• DATA IN THIS EXERCISE:

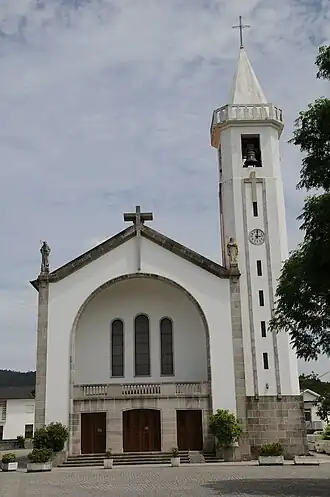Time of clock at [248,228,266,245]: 3:01
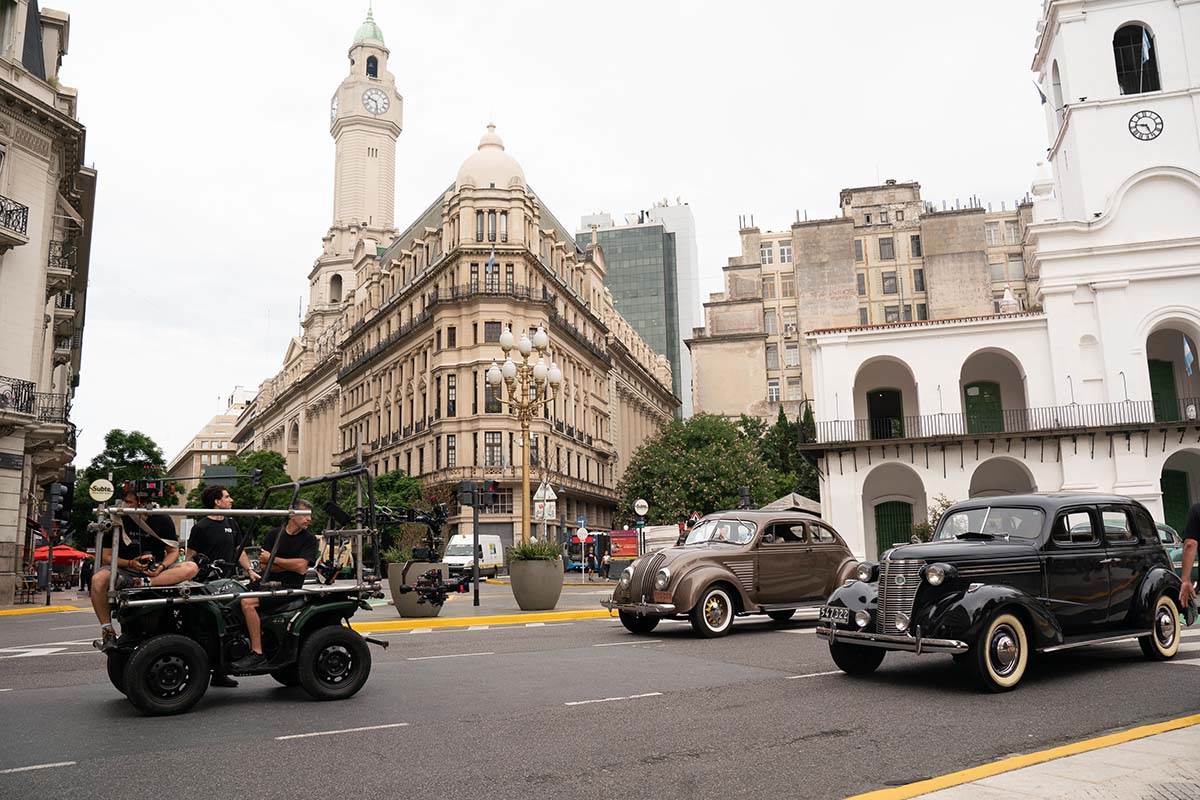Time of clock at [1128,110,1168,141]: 9:26
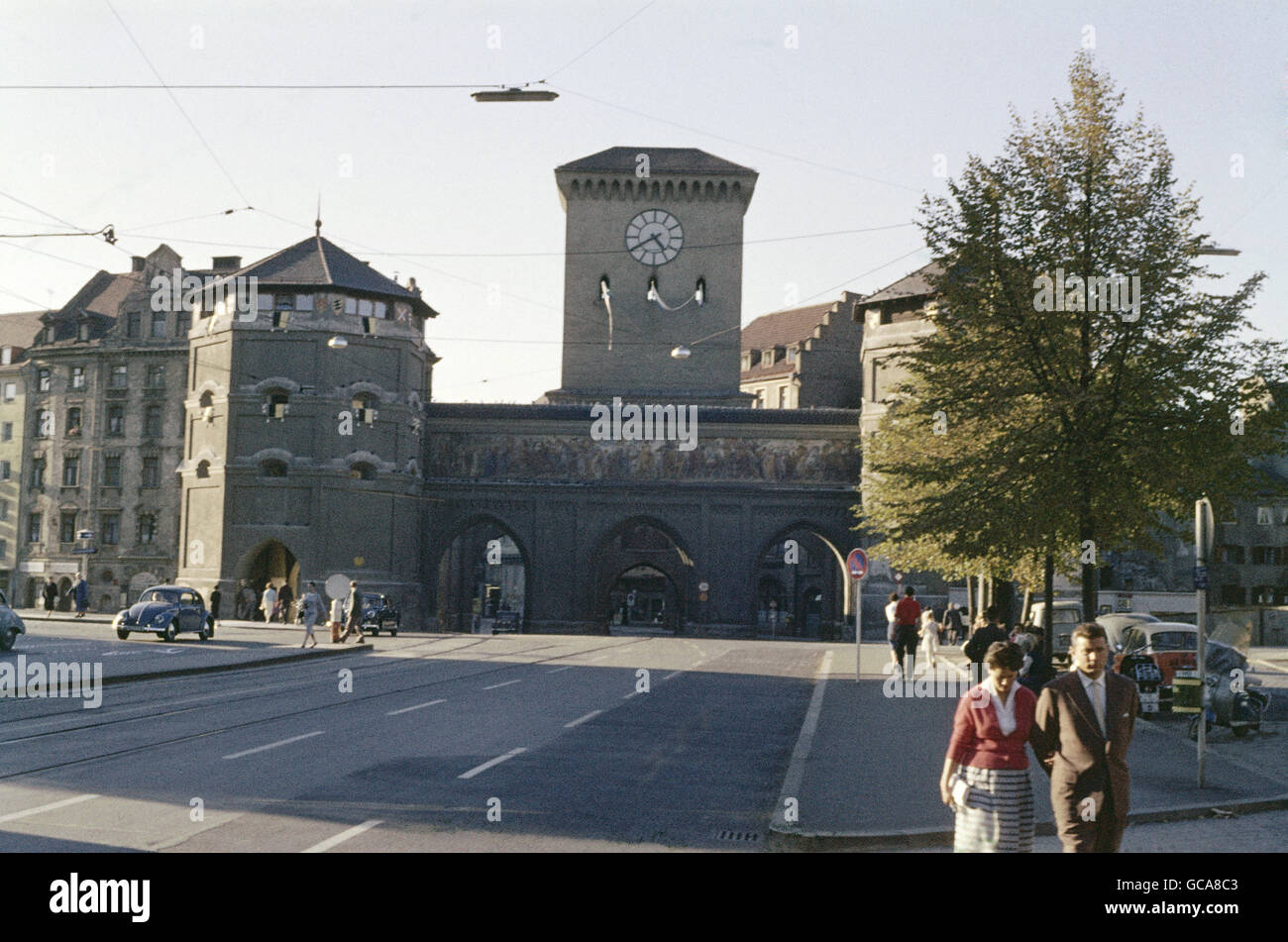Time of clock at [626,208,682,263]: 4:40
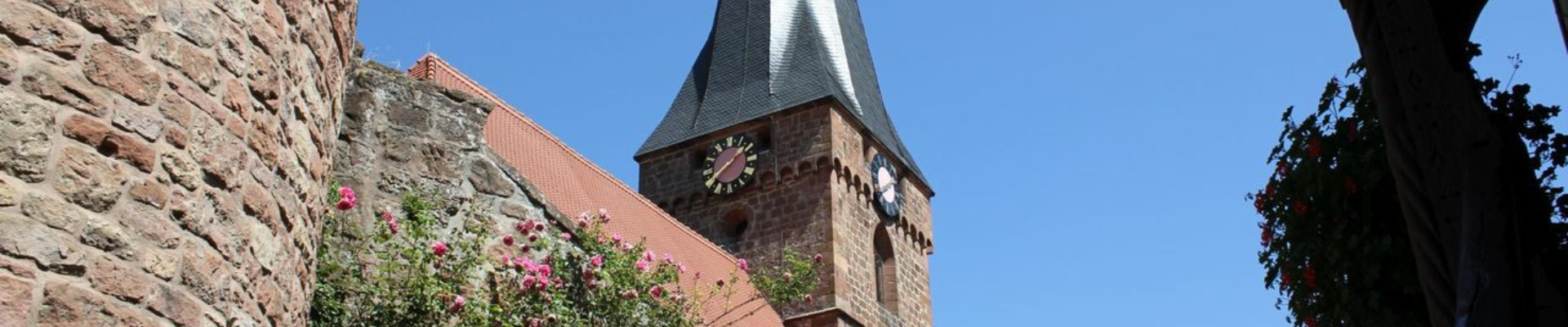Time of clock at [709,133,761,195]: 1:38
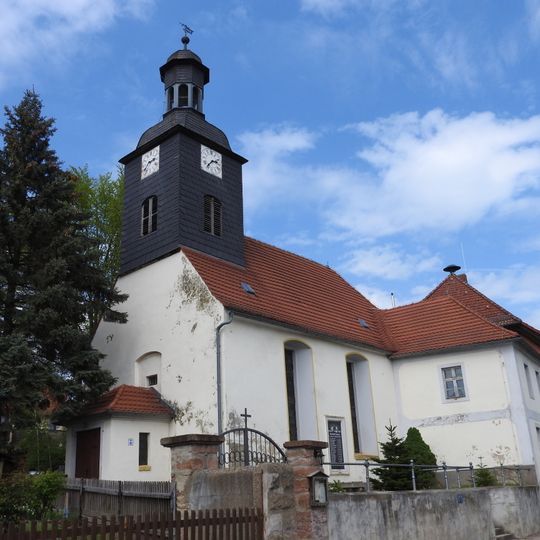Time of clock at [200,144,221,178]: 2:36
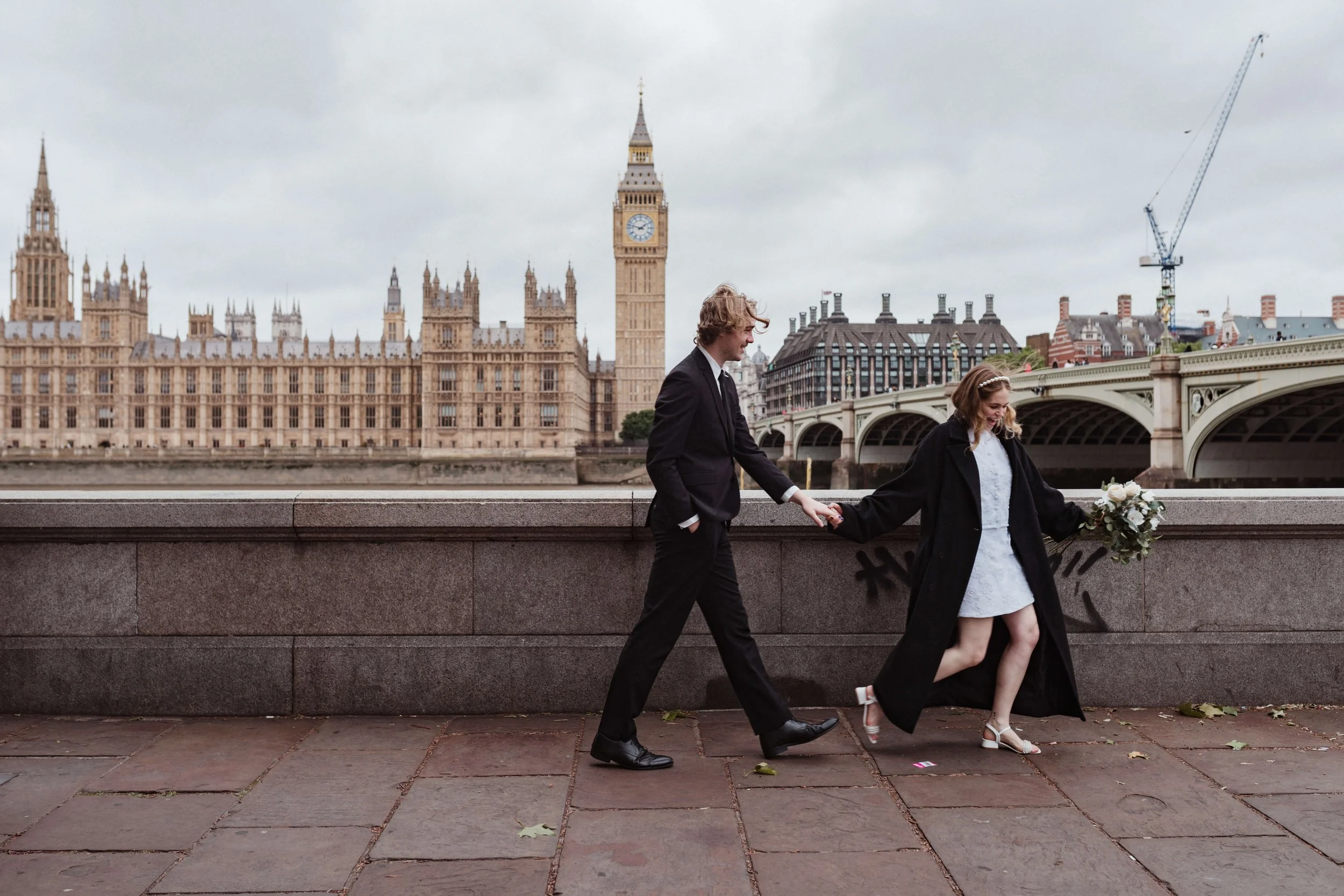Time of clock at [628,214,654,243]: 1:47
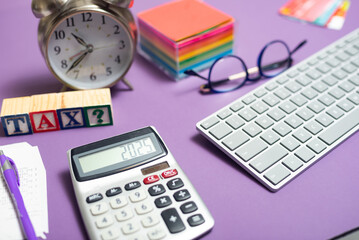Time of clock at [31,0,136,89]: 10:37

• INSTRUCTIONS FOR THE TASK:
Express the items above as a two-column CSV headed "prompt" and "time", with one row for each item. Put each item's text and its answer in their own quoted fields, turn any line breaks into spaces, and leave out the pictures.

• REPLY:
prompt,time
"Time of clock at [248,228,266,245]:","3:01"
"Time of clock at [1128,110,1168,141]:","9:26"
"Time of clock at [626,208,682,263]:","4:40"
"Time of clock at [709,133,761,195]:","1:38"
"Time of clock at [200,144,221,178]:","2:36"
"Time of clock at [628,214,654,243]:","1:47"
"Time of clock at [31,0,136,89]:","10:37"